### SOAL LATIHAN
(a) Salin kembali bagian teks tentang Borneo Forum yang dibuka dengan kata-kata "Borneo Forum 2025: Antara" dan ditutup dengan "Pontianak, Kalimantan Barat.". Tukar "Pontianak" menjadi "Singkawang".
(b) Ringkas paragraf dalam teks tentang Borneo Forum yang diawali "Ganoderma bukan sekadar istilah ilmiah" menjadi daftar singkat yang memuat fakta-fakta utamanya.

### KUTIPAN TEKS
###

Borneo Forum 2025: Antara Hantu Ganoderma, Petani Mandiri, dan Asa Keberlanjutan
Pontianak, 22 Agustus 2025 – Pagi itu, sinar matahari menembus dinding kaca ruang pertemuan di Kota Pontianak, Kalimantan Barat.
Suasana penuh semangat. Di salah satu sudut ruangan, seorang pria paruh baya duduk memegang buku catatan yang penuh coretan tangan. Matanya tajam, wajahnya serius.
Dia adalah Anes, petani mandiri asal Kembayan, Kabupaten Sanggau. Ia datang dengan segudang tanya, pulang membawa secercah harapan.
Selama dua hari, 21–22 Agustus 2025, Anes menyerap banyak ilmu baru di Borneo Forum ke-8 Gabungan Pengusaha Kelapa Sawit Indonesia (GAPKI).
Baginya, sawit bukan sekadar pohon penghasil tandan buah segar. Sawit adalah napas hidup keluarga.
Tapi di balik daun-daun hijaunya, terselip ancaman senyap Ganoderma, sang “jamur pemakan akar” yang bisa membuat masa depan petani luluh lantak.
“Ini masalah serius. Kalau sawit kena Ganoderma, bisa habis,” tutur Anes lirih, seolah sedang berbicara pada dirinya sendiri.
Senyap Bernama Ganoderma
Ganoderma bukan sekadar istilah ilmiah. Ia adalah momok di kebun-kebun sawit. Jamur ini menempel diam-diam di akar, menyedot nutrisi, lalu mematikan pohon perlahan. Petani menyebutnya “hantu kebun” tak terlihat, tapi meninggalkan bekas luka ekonomi.
Dalam forum itu, Anes mendengar kabar mengejutkan penelitian menyebutkan, jika ancaman Ganoderma tak diatasi, sawit bisa punah dalam beberapa dekade ke depan. Petani seperti dirinya tak bisa lagi berpangku tangan.

###

(Entri Tersimpan)

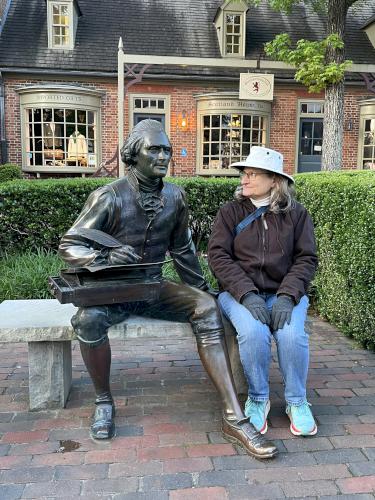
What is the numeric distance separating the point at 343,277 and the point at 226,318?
6.01ft

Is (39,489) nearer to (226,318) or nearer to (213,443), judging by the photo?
(213,443)

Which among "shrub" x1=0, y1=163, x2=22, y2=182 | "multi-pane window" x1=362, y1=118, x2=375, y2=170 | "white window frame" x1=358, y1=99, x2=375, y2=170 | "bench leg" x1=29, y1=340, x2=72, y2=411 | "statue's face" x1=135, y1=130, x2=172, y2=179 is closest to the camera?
"statue's face" x1=135, y1=130, x2=172, y2=179

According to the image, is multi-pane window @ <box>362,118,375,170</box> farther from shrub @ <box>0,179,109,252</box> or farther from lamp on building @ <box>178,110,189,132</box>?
shrub @ <box>0,179,109,252</box>

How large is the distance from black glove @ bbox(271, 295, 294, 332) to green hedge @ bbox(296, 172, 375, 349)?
4.51 ft

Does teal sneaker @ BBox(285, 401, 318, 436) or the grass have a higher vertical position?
the grass

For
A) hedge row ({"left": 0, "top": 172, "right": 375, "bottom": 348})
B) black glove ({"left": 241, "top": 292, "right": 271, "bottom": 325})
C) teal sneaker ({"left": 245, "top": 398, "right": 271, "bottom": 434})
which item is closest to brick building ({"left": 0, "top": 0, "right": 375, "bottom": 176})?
hedge row ({"left": 0, "top": 172, "right": 375, "bottom": 348})

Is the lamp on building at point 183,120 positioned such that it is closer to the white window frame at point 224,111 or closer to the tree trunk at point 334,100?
the white window frame at point 224,111

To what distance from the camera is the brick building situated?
1439 centimetres

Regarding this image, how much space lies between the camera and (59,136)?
14.7 meters

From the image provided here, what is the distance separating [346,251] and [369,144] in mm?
12482

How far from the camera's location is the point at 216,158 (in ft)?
50.3

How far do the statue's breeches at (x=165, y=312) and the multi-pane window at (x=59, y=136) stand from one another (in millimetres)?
12361

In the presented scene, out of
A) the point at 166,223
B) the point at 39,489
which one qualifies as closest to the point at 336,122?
the point at 166,223

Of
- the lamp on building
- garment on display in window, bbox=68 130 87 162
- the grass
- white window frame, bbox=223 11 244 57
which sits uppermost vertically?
white window frame, bbox=223 11 244 57
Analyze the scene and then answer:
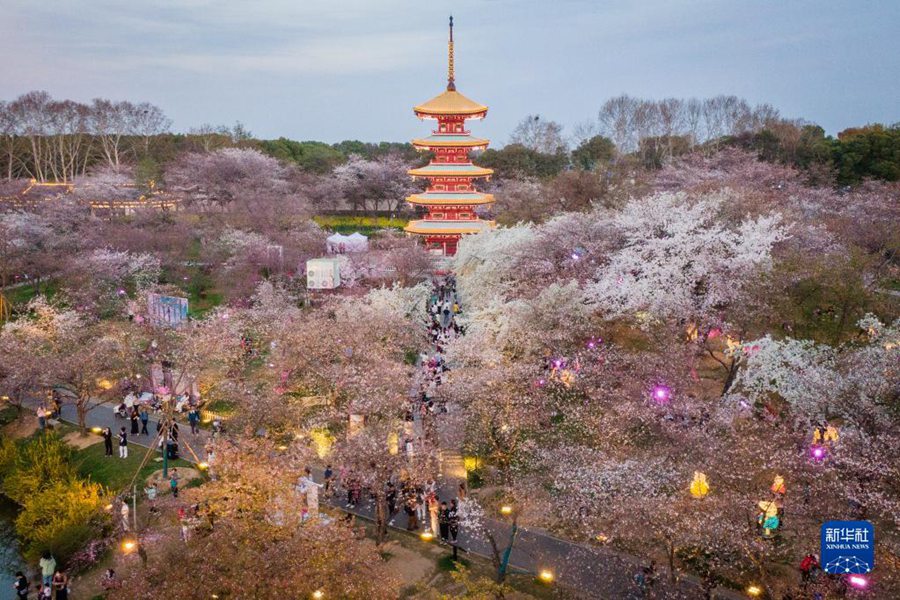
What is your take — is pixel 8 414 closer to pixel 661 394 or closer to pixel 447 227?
pixel 661 394

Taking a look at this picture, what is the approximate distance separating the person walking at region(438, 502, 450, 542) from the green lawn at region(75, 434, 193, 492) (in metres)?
9.33

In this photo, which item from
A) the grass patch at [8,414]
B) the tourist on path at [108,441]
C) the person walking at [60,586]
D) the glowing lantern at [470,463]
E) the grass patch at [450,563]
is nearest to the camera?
the person walking at [60,586]

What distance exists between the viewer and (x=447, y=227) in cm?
4556

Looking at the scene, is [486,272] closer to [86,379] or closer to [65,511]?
[86,379]

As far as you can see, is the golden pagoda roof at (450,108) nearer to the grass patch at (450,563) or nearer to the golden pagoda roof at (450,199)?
the golden pagoda roof at (450,199)

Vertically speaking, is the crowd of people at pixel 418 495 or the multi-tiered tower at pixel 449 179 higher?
the multi-tiered tower at pixel 449 179

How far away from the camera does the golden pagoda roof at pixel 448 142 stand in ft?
154

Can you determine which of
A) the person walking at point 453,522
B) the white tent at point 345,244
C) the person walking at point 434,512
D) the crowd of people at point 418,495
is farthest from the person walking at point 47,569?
the white tent at point 345,244

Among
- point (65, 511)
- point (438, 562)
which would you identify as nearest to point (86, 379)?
point (65, 511)

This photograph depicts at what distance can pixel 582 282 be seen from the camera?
1060 inches

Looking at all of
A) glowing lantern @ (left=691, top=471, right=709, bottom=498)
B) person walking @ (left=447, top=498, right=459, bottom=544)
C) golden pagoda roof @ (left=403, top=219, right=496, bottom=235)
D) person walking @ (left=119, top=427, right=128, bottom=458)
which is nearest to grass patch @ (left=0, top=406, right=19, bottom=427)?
person walking @ (left=119, top=427, right=128, bottom=458)

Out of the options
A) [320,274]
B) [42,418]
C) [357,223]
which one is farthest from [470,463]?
[357,223]

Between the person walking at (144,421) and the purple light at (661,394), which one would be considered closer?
the purple light at (661,394)

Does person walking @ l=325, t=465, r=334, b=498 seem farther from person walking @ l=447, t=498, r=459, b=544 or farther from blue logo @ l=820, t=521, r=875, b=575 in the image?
blue logo @ l=820, t=521, r=875, b=575
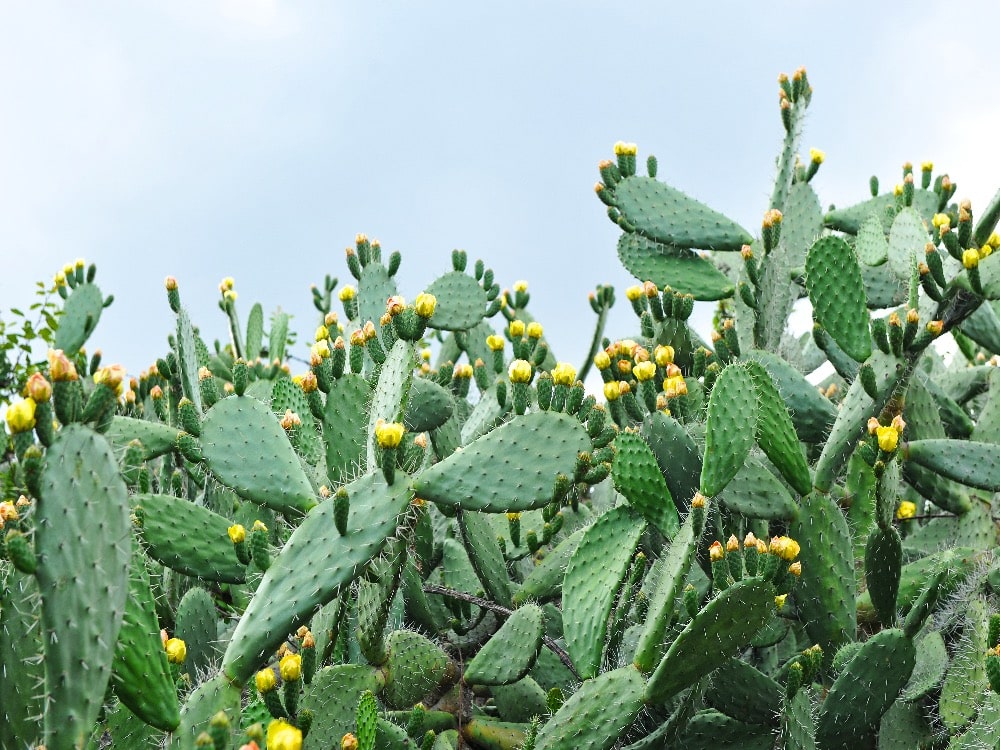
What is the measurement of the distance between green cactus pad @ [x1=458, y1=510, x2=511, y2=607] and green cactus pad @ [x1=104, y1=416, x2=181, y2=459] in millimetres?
1121

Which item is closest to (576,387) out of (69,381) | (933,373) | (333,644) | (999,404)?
(333,644)

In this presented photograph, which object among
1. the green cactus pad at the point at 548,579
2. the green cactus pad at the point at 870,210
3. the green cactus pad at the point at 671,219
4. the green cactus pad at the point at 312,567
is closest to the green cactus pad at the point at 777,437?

###

### JAWABAN PER SOAL
(a)
Borneo Forum 2025: Antara Hantu Ganoderma, Petani Mandiri, dan Asa Keberlanjutan
Singkawang, 22 Agustus 2025 – Pagi itu, sinar matahari menembus dinding kaca ruang pertemuan di Kota Singkawang, Kalimantan Barat.

(b)
- Ganoderma menjadi momok di kebun-kebun sawit.
- Jamur ini menempel diam-diam di akar dan menyedot nutrisi.
- Pohon sawit mati perlahan karenanya.
- Petani menyebutnya "hantu kebun": tak terlihat, tetapi meninggalkan bekas luka ekonomi.